▸ What you will do
Could you write out, exactly as they stand, only the lines in the listing below from the line with "Ezen Designs - Pink" to the line with "Calendario di Natale 2019-20", both ends included, without the pictures?

▸ Input data

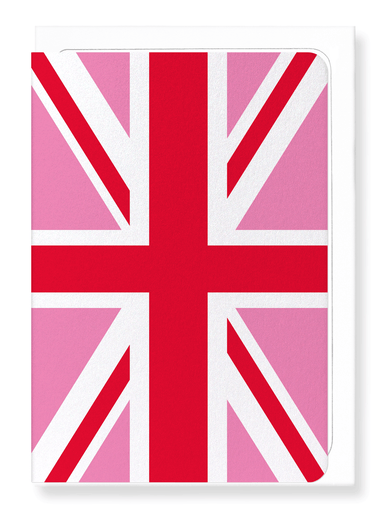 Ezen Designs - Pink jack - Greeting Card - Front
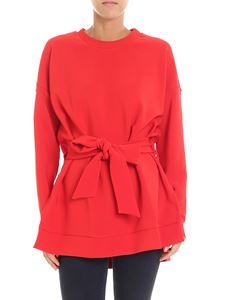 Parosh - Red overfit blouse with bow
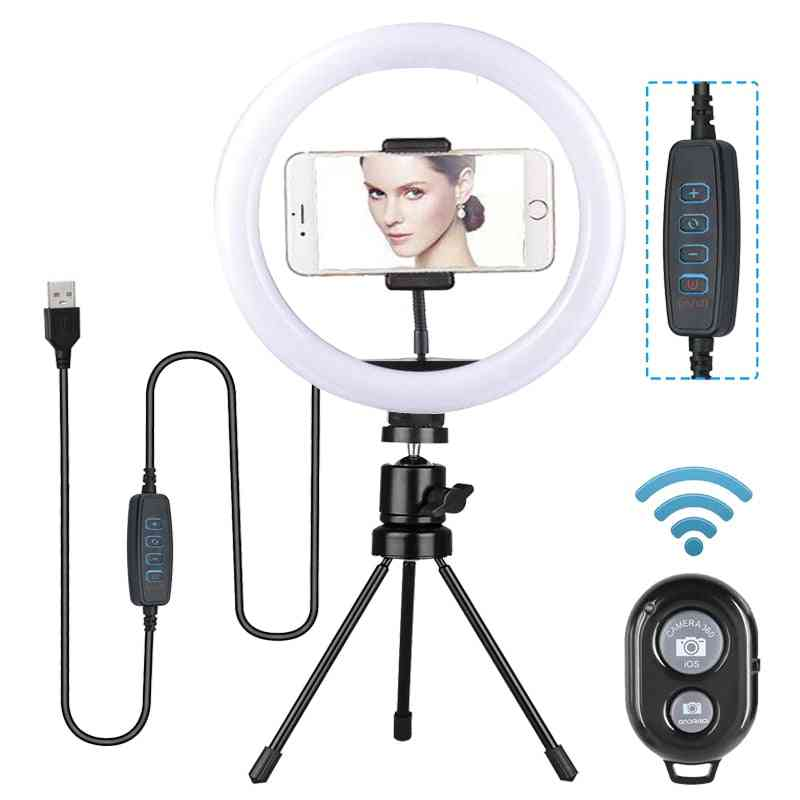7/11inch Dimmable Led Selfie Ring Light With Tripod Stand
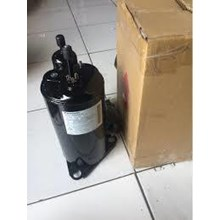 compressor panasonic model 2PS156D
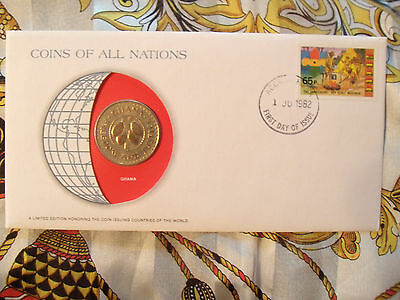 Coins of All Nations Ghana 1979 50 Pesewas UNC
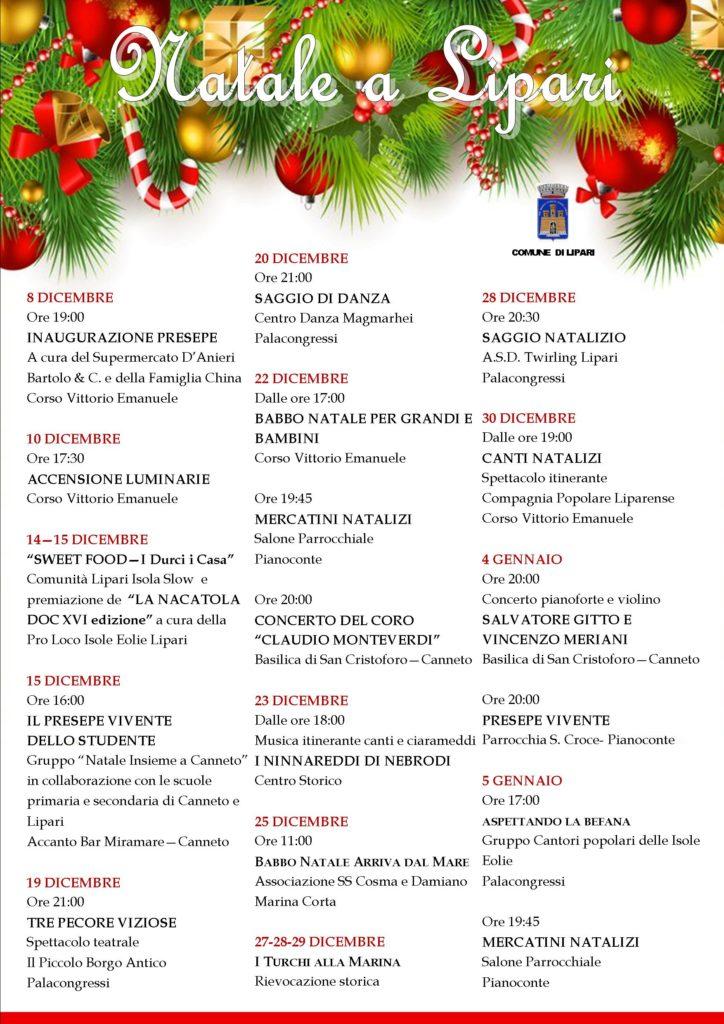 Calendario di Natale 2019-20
---
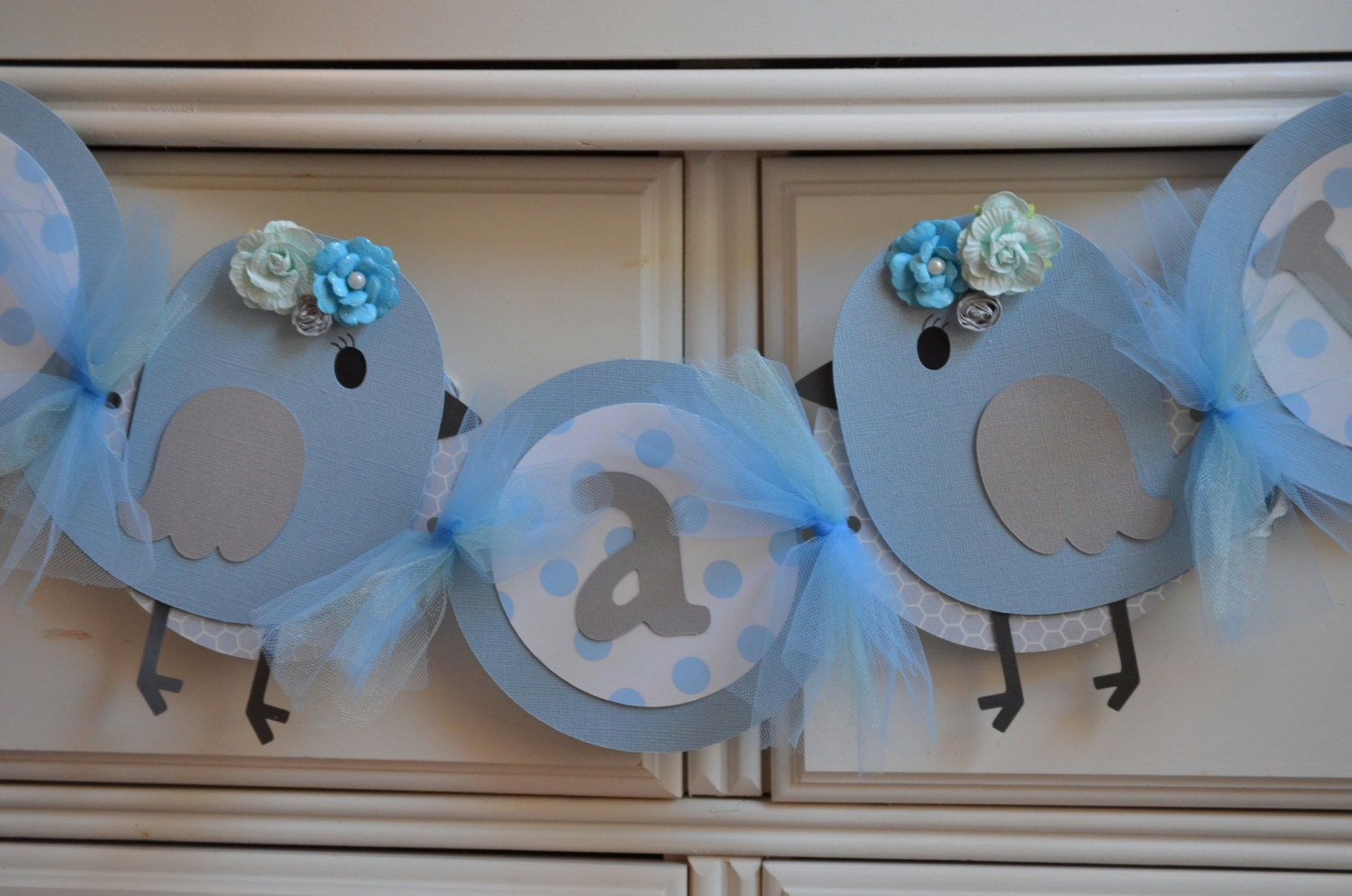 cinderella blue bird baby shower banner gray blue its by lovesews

▸ Written response
 Ezen Designs - Pink jack - Greeting Card - Front
 Parosh - Red overfit blouse with bow
7/11inch Dimmable Led Selfie Ring Light With Tripod Stand
 compressor panasonic model 2PS156D
 Coins of All Nations Ghana 1979 50 Pesewas UNC
 Calendario di Natale 2019-20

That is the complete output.